Today I've got some surprising numbers harvested from the Barclay Perkins archives. Fascinating stuff about the relative sales of each of their products.
Barclay Perkins output by beer 1956 | |||
Beer | style | barrels | % |
XX | Mild | 45,043 | 19.63% |
X | Mild | 2,598 | 1.13% |
DBA | Brown Ale | 37,603 | 16.38% |
PA FEST | Best Bitter | 1,018 | 0.44% |
PGA | 9,308 | 4.06% | |
PA (T) | Best Bitter | 23,608 | 10.29% |
XLK | Bitter | 13,562 | 5.91% |
IPA | IPA | 27,661 | 12.05% |
KKKK | Strong Ale | 872 | 0.38% |
KK (B) | Old Ale | 3,946 | 1.72% |
KK (T) | 2,715 | 1.18% | |
IBS EX | Russian Stout | 686 | 0.30% |
BBS EX | Export Stout | 77 | 0.03% |
LS | 14,327 | 6.24% | |
Lager | Lager | 46,486 | 20.25% |
Total | 229,510 | ||
Source: Document ACC/2305/1/675 held at the London Metropolitan Archives Note: year ending March 31st |
See what the big surprise is? The biggest seller is Lager, outselling even draught Mild. Brown Ale also makes an unexpectedly strong showing, only a little behind Mild. And the poor performance of XLK, long one of their mainstays, is a shock.
This was a pivotal moment for Barclay Perkins, being exactly when it merged (taken over, really) by Courage. What happened later to the brewery is less surprising. About a decade later Ale production ceased and it became a dedicated Lager brewery, churning out lots of luvverly Harp for London chavs. A sad end for a great Porter brewery.
The total number of barrels brewed tells its own tale. Those 229,000 barrels look pretty sad compared with Barclay Perkins output in their glory years:
1810 235,100
1815 337,600
1850 397,360
1900 589,201
1914 582,263
That probably explains why they fell victim to a takeover: declining sales.
5 comments:
Interesting that they should still call it IBS for Imperial Brown Stout when no one had made a pale stout for more than a century. And I'm assuming that KK (T) is the "trade" ie draught for pubs version, while KK (B) is the bottled version - with the same beer apparently known as Burton on draught and Old in bottles, confirming Campbell's statement that, in London, at least, Old and Burton were synonyms.

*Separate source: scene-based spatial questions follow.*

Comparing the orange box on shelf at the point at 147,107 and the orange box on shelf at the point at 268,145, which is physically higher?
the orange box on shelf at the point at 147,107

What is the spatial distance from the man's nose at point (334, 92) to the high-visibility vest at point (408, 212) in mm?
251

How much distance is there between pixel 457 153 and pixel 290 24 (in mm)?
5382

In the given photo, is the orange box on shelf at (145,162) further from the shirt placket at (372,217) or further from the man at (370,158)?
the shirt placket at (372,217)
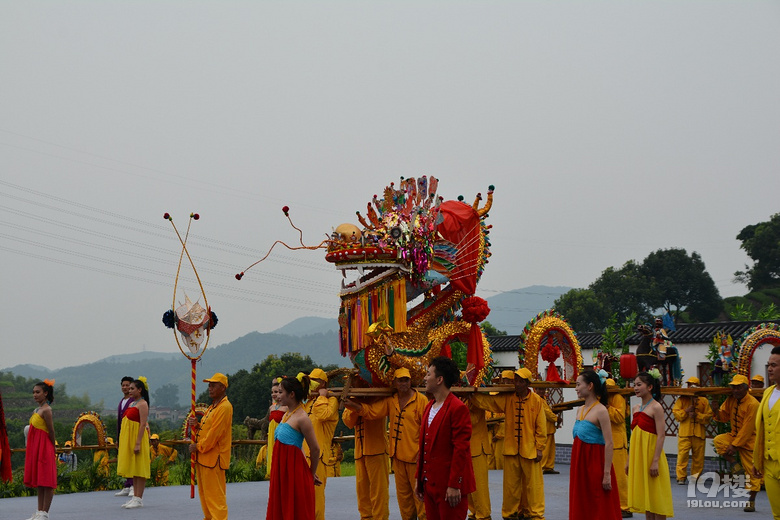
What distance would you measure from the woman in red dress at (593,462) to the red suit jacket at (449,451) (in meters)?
1.39

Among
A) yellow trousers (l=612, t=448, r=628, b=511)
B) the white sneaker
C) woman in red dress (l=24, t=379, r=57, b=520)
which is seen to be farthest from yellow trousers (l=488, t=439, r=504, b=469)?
woman in red dress (l=24, t=379, r=57, b=520)

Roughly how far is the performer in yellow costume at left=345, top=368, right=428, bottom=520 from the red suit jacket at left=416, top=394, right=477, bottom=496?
8.47 ft

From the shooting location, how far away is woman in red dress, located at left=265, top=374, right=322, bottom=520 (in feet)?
22.6

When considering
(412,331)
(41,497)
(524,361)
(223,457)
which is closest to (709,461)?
(524,361)

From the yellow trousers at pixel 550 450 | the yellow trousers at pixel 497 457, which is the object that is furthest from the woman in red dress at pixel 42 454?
the yellow trousers at pixel 497 457

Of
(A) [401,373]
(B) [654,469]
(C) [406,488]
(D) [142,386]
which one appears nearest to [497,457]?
(D) [142,386]

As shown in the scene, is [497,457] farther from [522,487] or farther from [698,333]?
[522,487]

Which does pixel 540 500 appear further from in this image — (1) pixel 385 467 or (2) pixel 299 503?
(2) pixel 299 503

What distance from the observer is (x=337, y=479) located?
15.1 meters

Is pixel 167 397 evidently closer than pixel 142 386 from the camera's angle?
No

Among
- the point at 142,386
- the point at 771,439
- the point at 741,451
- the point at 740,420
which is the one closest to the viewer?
the point at 771,439

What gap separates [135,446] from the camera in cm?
1104

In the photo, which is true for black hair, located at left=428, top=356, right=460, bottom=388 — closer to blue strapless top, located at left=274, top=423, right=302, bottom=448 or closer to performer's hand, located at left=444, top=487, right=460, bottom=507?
performer's hand, located at left=444, top=487, right=460, bottom=507

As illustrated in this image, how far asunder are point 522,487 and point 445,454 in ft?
A: 13.2
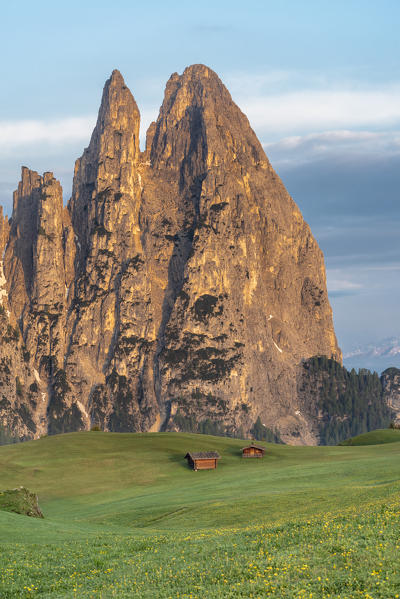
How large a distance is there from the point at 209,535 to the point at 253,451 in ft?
278

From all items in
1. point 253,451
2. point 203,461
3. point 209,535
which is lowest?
point 209,535

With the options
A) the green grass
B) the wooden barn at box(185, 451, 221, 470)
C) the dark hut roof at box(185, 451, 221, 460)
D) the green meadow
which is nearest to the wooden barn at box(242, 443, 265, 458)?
the dark hut roof at box(185, 451, 221, 460)

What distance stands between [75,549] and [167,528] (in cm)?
1478

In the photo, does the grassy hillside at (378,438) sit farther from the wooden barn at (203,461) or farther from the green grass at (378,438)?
the wooden barn at (203,461)

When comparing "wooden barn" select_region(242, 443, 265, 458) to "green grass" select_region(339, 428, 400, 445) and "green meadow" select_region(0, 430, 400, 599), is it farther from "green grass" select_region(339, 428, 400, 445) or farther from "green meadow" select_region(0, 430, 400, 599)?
"green grass" select_region(339, 428, 400, 445)

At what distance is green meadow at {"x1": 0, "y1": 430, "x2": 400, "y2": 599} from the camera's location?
1036 inches

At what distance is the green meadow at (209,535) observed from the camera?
86.3ft

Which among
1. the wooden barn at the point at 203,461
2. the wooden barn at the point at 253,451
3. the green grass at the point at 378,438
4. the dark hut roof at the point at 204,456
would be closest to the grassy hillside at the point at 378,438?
the green grass at the point at 378,438

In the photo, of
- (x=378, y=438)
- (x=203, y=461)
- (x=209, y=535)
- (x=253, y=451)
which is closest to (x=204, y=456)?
(x=203, y=461)

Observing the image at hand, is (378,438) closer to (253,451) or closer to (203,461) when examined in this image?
(253,451)

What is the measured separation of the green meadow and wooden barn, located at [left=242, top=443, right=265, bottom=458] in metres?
17.6

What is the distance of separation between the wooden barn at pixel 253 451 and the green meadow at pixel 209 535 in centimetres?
1759

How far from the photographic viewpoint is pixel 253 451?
122188 millimetres

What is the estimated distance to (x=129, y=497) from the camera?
8344 centimetres
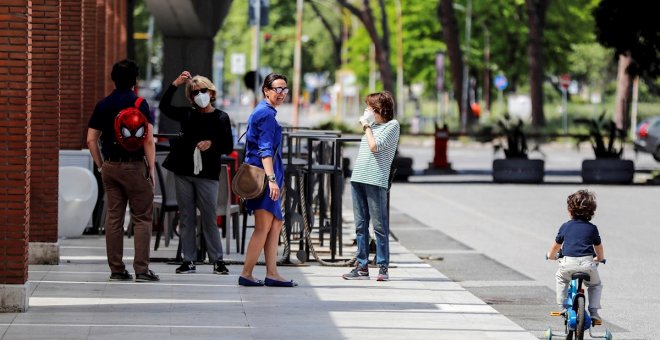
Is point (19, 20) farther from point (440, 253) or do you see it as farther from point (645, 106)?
point (645, 106)

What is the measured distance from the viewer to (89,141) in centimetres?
1370

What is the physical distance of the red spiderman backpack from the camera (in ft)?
44.2

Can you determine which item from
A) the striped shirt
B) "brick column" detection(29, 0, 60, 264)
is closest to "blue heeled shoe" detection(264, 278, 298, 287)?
the striped shirt

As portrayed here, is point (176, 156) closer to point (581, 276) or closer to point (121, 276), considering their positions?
point (121, 276)

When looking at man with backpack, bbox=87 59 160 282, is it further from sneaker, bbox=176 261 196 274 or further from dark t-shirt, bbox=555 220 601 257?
dark t-shirt, bbox=555 220 601 257

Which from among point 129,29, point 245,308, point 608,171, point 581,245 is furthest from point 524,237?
point 129,29

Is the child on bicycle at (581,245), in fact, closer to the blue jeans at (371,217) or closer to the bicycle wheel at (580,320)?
the bicycle wheel at (580,320)

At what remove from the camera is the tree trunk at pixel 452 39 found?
6019cm

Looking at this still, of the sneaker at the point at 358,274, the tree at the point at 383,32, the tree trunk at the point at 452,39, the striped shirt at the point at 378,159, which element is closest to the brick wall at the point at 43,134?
the sneaker at the point at 358,274

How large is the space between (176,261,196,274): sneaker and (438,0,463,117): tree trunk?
4557cm

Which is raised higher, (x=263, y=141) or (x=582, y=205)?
(x=263, y=141)

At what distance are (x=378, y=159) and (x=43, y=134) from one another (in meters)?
3.16

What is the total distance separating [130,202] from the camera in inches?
540

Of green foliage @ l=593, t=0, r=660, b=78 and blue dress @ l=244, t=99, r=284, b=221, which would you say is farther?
green foliage @ l=593, t=0, r=660, b=78
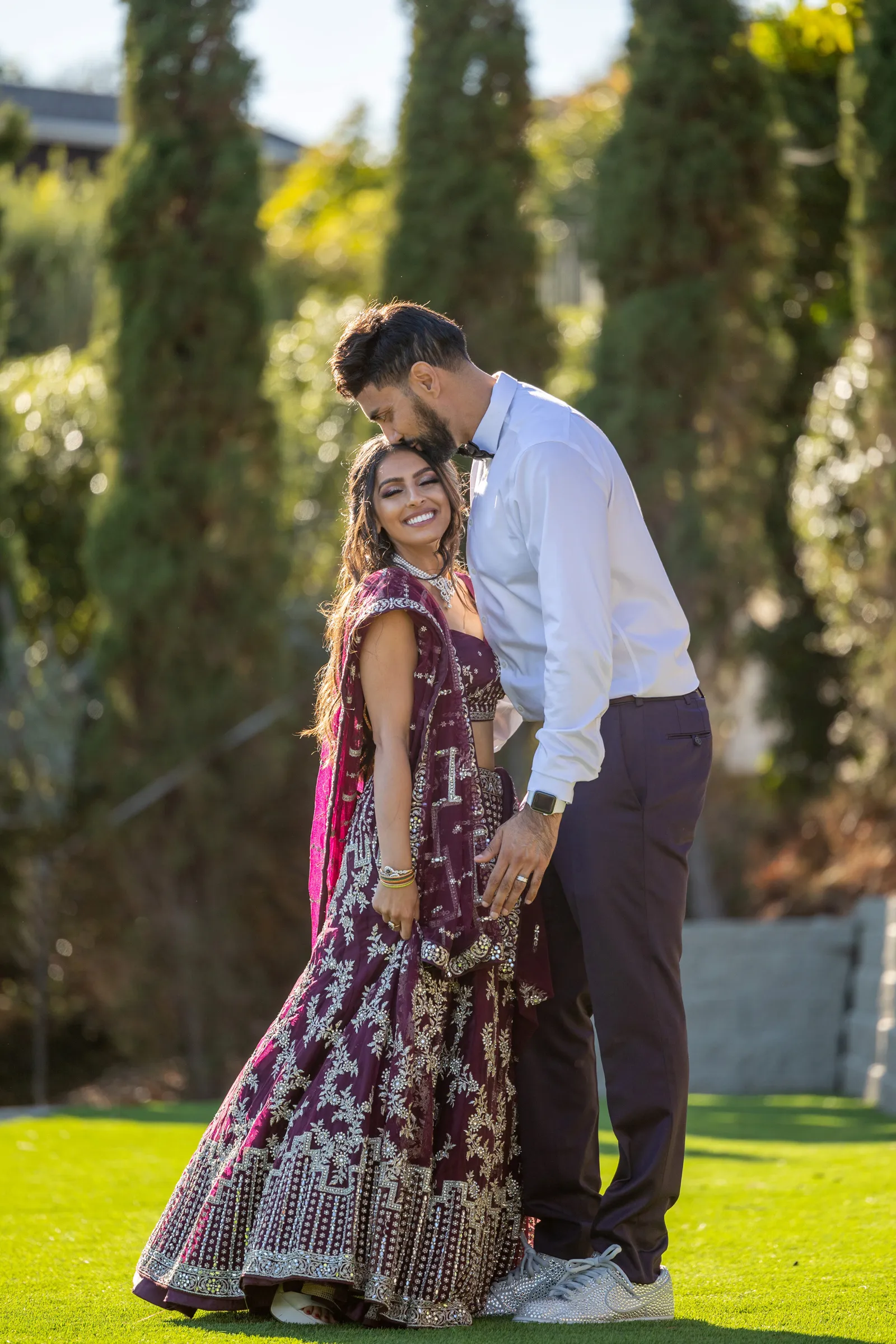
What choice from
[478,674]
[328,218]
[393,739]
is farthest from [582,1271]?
[328,218]

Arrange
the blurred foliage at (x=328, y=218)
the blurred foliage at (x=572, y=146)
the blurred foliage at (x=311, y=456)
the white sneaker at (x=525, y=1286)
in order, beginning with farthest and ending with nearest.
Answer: the blurred foliage at (x=572, y=146), the blurred foliage at (x=328, y=218), the blurred foliage at (x=311, y=456), the white sneaker at (x=525, y=1286)

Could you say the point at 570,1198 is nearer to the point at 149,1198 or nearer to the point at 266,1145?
the point at 266,1145

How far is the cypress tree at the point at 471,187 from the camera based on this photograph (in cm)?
971

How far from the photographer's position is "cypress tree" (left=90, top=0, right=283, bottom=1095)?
9.38m

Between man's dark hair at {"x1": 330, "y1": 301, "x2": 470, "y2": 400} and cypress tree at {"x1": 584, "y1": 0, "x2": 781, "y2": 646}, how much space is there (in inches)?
246

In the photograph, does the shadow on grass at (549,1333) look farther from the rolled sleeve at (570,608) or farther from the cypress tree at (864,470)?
the cypress tree at (864,470)

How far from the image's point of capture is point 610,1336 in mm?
2684

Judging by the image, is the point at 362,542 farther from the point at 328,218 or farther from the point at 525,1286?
the point at 328,218

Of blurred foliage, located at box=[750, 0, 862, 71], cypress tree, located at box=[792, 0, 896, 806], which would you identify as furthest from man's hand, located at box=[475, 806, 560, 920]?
blurred foliage, located at box=[750, 0, 862, 71]

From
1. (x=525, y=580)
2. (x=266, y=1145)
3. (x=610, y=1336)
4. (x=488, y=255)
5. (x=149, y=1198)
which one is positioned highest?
(x=488, y=255)

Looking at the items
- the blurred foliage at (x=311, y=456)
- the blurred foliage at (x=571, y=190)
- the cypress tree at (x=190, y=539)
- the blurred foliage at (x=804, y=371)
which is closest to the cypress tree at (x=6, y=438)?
the cypress tree at (x=190, y=539)

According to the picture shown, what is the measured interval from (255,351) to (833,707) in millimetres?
4554

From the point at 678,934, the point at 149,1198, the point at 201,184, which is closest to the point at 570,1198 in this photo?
the point at 678,934

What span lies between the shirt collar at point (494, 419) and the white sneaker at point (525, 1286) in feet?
5.09
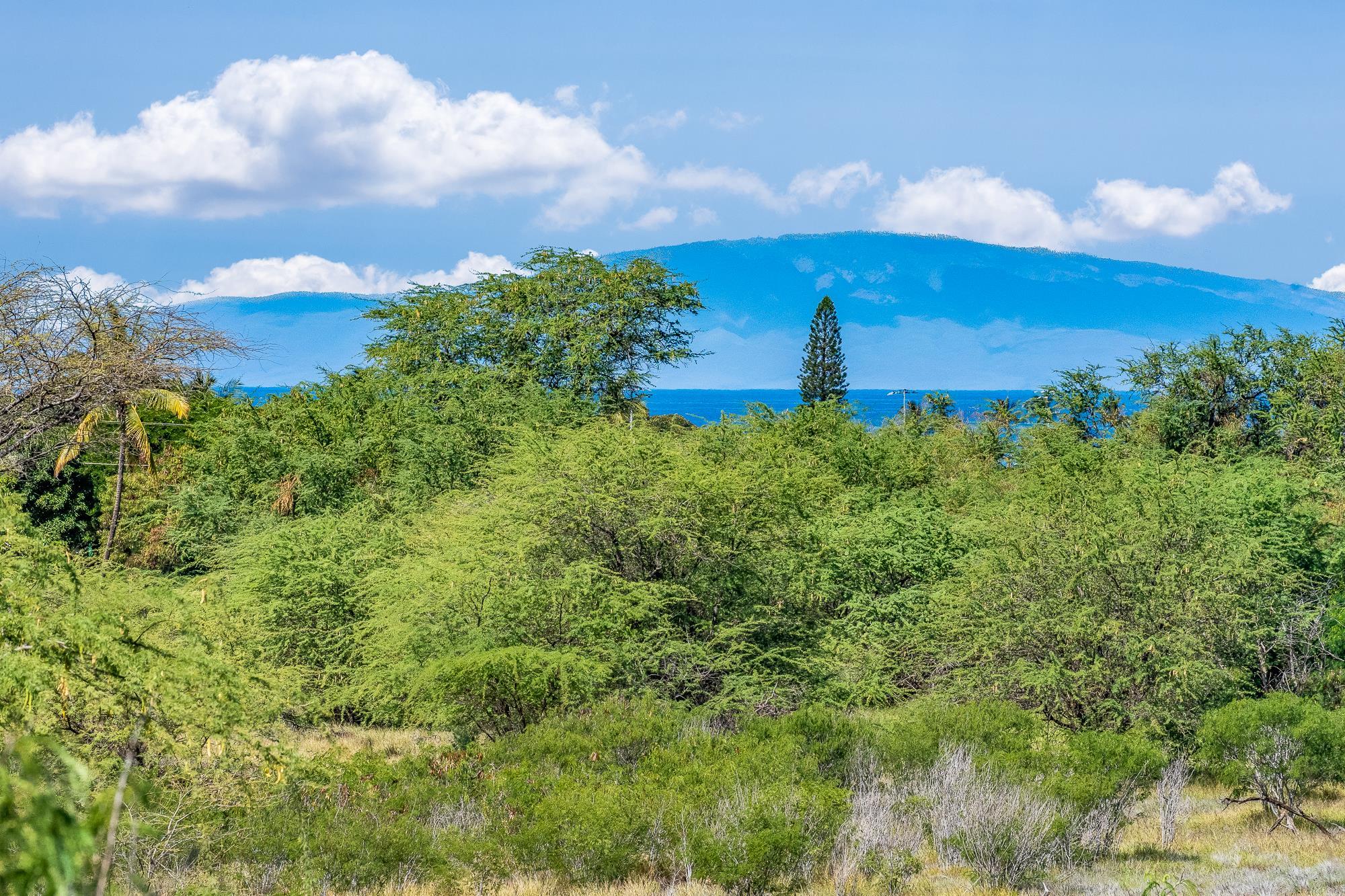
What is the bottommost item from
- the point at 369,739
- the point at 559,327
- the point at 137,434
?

Zythophile, the two versions of KK were not identical. The bottling version was a good bit stronger.
The term Brown Stout lingered on a long time in London. Oddly, Holt's still have a beer called Brown Stout.
The term "Brown Stout" lived on for a while in the USA as well; when the Ballantine brewery in Newark NJ re-opened after prohibition under new ownership, it's new Scottish brewmaster added a "Brown Stout" to Ballantine's range. Like a couple of the brewery's other offerings, this one was brewed to a fairly hefty strength and was cellared in wooden tanks for a full year prior to bottling.
I'm assuming all the lager was bottled too. 1956 sounds a bit early for keg founts and cask-conditioned lager is surely a recent innovation in Britain.
One of the (India ale) Hodgson's in the 1800's was nicknamed Brown Stout, the gentleman who was a MP. (This may sound like apples and oranges but the beer consumer, then as now, was never very discriminating in the manner of beer terminology). The term came apparently from the scion's size and complexion.